**PROBLEM REQUIREMENTS:**
This exercise calls for every record to be set down exactly.

** GIVEN DATA follows **

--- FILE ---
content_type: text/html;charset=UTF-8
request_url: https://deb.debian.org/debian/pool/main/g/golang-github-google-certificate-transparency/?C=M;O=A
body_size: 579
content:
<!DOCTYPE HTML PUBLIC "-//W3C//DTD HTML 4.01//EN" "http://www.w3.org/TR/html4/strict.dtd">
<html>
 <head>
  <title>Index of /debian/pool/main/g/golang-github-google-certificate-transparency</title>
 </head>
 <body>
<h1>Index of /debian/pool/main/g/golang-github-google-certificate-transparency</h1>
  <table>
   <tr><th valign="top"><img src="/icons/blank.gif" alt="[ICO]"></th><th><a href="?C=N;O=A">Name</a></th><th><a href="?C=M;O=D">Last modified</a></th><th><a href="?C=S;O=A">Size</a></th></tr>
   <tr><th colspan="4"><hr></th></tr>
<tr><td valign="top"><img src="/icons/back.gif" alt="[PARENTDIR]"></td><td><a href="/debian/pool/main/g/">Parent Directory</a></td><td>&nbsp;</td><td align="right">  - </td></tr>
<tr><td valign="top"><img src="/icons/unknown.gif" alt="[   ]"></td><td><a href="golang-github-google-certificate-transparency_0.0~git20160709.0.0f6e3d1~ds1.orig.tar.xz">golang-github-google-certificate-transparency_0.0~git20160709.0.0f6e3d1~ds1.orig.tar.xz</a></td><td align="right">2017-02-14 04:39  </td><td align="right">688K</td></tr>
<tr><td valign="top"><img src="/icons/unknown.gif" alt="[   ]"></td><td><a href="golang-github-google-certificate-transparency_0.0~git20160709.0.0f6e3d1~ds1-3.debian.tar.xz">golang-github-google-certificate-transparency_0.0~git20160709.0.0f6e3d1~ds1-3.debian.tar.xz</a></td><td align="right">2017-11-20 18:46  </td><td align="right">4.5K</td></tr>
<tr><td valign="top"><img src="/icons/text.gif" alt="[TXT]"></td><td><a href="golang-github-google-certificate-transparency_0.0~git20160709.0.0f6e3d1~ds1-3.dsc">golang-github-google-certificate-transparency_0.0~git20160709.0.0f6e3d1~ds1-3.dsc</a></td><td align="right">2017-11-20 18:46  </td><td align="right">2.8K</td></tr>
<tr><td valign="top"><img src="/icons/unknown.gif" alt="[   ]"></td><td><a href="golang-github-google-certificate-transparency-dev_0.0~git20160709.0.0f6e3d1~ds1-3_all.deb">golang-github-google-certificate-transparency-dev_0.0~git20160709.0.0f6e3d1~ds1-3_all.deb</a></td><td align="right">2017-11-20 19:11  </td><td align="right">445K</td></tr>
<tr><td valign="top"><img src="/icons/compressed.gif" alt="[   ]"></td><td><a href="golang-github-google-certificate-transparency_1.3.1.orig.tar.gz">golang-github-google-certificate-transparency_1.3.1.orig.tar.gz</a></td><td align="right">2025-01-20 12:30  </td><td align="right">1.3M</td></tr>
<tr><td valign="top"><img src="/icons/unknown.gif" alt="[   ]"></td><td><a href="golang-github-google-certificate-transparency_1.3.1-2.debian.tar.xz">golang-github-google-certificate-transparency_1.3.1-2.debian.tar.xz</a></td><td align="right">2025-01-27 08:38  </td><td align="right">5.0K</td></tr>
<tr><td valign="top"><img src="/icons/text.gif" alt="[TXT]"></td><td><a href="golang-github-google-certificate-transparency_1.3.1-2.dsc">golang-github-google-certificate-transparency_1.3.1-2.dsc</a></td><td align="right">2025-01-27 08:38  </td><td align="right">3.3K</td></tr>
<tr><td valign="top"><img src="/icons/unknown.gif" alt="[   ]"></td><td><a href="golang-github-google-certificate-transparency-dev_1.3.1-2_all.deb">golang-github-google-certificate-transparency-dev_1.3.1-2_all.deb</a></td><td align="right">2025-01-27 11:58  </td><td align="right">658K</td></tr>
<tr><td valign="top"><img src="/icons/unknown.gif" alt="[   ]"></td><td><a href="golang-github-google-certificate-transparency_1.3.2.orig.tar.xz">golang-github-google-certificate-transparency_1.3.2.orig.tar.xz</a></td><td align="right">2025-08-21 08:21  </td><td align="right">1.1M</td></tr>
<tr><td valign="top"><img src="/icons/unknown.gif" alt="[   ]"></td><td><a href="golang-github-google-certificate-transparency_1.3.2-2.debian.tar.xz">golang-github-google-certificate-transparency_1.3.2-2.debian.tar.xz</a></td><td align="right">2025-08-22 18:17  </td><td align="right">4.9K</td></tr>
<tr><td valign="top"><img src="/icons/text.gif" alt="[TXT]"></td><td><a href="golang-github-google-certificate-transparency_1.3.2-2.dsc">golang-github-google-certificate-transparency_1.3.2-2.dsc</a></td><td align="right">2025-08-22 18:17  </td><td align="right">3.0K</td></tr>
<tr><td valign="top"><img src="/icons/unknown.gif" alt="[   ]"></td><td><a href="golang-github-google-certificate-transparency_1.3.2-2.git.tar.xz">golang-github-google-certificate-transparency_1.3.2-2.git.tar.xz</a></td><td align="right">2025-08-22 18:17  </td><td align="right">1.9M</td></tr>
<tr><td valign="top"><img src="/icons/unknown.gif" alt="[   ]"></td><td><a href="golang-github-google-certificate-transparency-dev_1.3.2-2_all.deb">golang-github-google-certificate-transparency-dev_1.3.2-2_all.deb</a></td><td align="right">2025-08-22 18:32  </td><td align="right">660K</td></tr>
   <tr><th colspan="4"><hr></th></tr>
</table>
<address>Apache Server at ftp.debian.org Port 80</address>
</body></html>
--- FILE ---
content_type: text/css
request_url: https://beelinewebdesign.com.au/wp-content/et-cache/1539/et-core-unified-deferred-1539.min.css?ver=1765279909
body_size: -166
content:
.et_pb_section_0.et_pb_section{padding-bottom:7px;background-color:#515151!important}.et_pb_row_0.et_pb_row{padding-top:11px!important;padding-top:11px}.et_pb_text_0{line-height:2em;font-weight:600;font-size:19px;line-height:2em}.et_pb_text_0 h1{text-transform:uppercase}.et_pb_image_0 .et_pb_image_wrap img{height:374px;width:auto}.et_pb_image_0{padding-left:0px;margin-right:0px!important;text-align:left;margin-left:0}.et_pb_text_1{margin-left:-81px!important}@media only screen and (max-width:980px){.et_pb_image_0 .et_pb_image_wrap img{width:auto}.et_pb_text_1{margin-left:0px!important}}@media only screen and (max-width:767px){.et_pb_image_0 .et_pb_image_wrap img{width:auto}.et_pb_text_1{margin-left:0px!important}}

** End of GIVEN DATA **

**ANSWER SPACE:**
--- FILE ---
content_type: text/html;charset=UTF-8
request_url: https://deb.debian.org/debian/pool/main/g/golang-github-google-certificate-transparency/?C=M;O=A
body_size: 579
content:
<!DOCTYPE HTML PUBLIC "-//W3C//DTD HTML 4.01//EN" "http://www.w3.org/TR/html4/strict.dtd">
<html>
 <head>
  <title>Index of /debian/pool/main/g/golang-github-google-certificate-transparency</title>
 </head>
 <body>
<h1>Index of /debian/pool/main/g/golang-github-google-certificate-transparency</h1>
  <table>
   <tr><th valign="top"><img src="/icons/blank.gif" alt="[ICO]"></th><th><a href="?C=N;O=A">Name</a></th><th><a href="?C=M;O=D">Last modified</a></th><th><a href="?C=S;O=A">Size</a></th></tr>
   <tr><th colspan="4"><hr></th></tr>
<tr><td valign="top"><img src="/icons/back.gif" alt="[PARENTDIR]"></td><td><a href="/debian/pool/main/g/">Parent Directory</a></td><td>&nbsp;</td><td align="right">  - </td></tr>
<tr><td valign="top"><img src="/icons/unknown.gif" alt="[   ]"></td><td><a href="golang-github-google-certificate-transparency_0.0~git20160709.0.0f6e3d1~ds1.orig.tar.xz">golang-github-google-certificate-transparency_0.0~git20160709.0.0f6e3d1~ds1.orig.tar.xz</a></td><td align="right">2017-02-14 04:39  </td><td align="right">688K</td></tr>
<tr><td valign="top"><img src="/icons/unknown.gif" alt="[   ]"></td><td><a href="golang-github-google-certificate-transparency_0.0~git20160709.0.0f6e3d1~ds1-3.debian.tar.xz">golang-github-google-certificate-transparency_0.0~git20160709.0.0f6e3d1~ds1-3.debian.tar.xz</a></td><td align="right">2017-11-20 18:46  </td><td align="right">4.5K</td></tr>
<tr><td valign="top"><img src="/icons/text.gif" alt="[TXT]"></td><td><a href="golang-github-google-certificate-transparency_0.0~git20160709.0.0f6e3d1~ds1-3.dsc">golang-github-google-certificate-transparency_0.0~git20160709.0.0f6e3d1~ds1-3.dsc</a></td><td align="right">2017-11-20 18:46  </td><td align="right">2.8K</td></tr>
<tr><td valign="top"><img src="/icons/unknown.gif" alt="[   ]"></td><td><a href="golang-github-google-certificate-transparency-dev_0.0~git20160709.0.0f6e3d1~ds1-3_all.deb">golang-github-google-certificate-transparency-dev_0.0~git20160709.0.0f6e3d1~ds1-3_all.deb</a></td><td align="right">2017-11-20 19:11  </td><td align="right">445K</td></tr>
<tr><td valign="top"><img src="/icons/compressed.gif" alt="[   ]"></td><td><a href="golang-github-google-certificate-transparency_1.3.1.orig.tar.gz">golang-github-google-certificate-transparency_1.3.1.orig.tar.gz</a></td><td align="right">2025-01-20 12:30  </td><td align="right">1.3M</td></tr>
<tr><td valign="top"><img src="/icons/unknown.gif" alt="[   ]"></td><td><a href="golang-github-google-certificate-transparency_1.3.1-2.debian.tar.xz">golang-github-google-certificate-transparency_1.3.1-2.debian.tar.xz</a></td><td align="right">2025-01-27 08:38  </td><td align="right">5.0K</td></tr>
<tr><td valign="top"><img src="/icons/text.gif" alt="[TXT]"></td><td><a href="golang-github-google-certificate-transparency_1.3.1-2.dsc">golang-github-google-certificate-transparency_1.3.1-2.dsc</a></td><td align="right">2025-01-27 08:38  </td><td align="right">3.3K</td></tr>
<tr><td valign="top"><img src="/icons/unknown.gif" alt="[   ]"></td><td><a href="golang-github-google-certificate-transparency-dev_1.3.1-2_all.deb">golang-github-google-certificate-transparency-dev_1.3.1-2_all.deb</a></td><td align="right">2025-01-27 11:58  </td><td align="right">658K</td></tr>
<tr><td valign="top"><img src="/icons/unknown.gif" alt="[   ]"></td><td><a href="golang-github-google-certificate-transparency_1.3.2.orig.tar.xz">golang-github-google-certificate-transparency_1.3.2.orig.tar.xz</a></td><td align="right">2025-08-21 08:21  </td><td align="right">1.1M</td></tr>
<tr><td valign="top"><img src="/icons/unknown.gif" alt="[   ]"></td><td><a href="golang-github-google-certificate-transparency_1.3.2-2.debian.tar.xz">golang-github-google-certificate-transparency_1.3.2-2.debian.tar.xz</a></td><td align="right">2025-08-22 18:17  </td><td align="right">4.9K</td></tr>
<tr><td valign="top"><img src="/icons/text.gif" alt="[TXT]"></td><td><a href="golang-github-google-certificate-transparency_1.3.2-2.dsc">golang-github-google-certificate-transparency_1.3.2-2.dsc</a></td><td align="right">2025-08-22 18:17  </td><td align="right">3.0K</td></tr>
<tr><td valign="top"><img src="/icons/unknown.gif" alt="[   ]"></td><td><a href="golang-github-google-certificate-transparency_1.3.2-2.git.tar.xz">golang-github-google-certificate-transparency_1.3.2-2.git.tar.xz</a></td><td align="right">2025-08-22 18:17  </td><td align="right">1.9M</td></tr>
<tr><td valign="top"><img src="/icons/unknown.gif" alt="[   ]"></td><td><a href="golang-github-google-certificate-transparency-dev_1.3.2-2_all.deb">golang-github-google-certificate-transparency-dev_1.3.2-2_all.deb</a></td><td align="right">2025-08-22 18:32  </td><td align="right">660K</td></tr>
   <tr><th colspan="4"><hr></th></tr>
</table>
<address>Apache Server at ftp.debian.org Port 80</address>
</body></html>
--- FILE ---
content_type: text/css
request_url: https://beelinewebdesign.com.au/wp-content/et-cache/1539/et-core-unified-deferred-1539.min.css?ver=1765279909
body_size: -166
content:
.et_pb_section_0.et_pb_section{padding-bottom:7px;background-color:#515151!important}.et_pb_row_0.et_pb_row{padding-top:11px!important;padding-top:11px}.et_pb_text_0{line-height:2em;font-weight:600;font-size:19px;line-height:2em}.et_pb_text_0 h1{text-transform:uppercase}.et_pb_image_0 .et_pb_image_wrap img{height:374px;width:auto}.et_pb_image_0{padding-left:0px;margin-right:0px!important;text-align:left;margin-left:0}.et_pb_text_1{margin-left:-81px!important}@media only screen and (max-width:980px){.et_pb_image_0 .et_pb_image_wrap img{width:auto}.et_pb_text_1{margin-left:0px!important}}@media only screen and (max-width:767px){.et_pb_image_0 .et_pb_image_wrap img{width:auto}.et_pb_text_1{margin-left:0px!important}}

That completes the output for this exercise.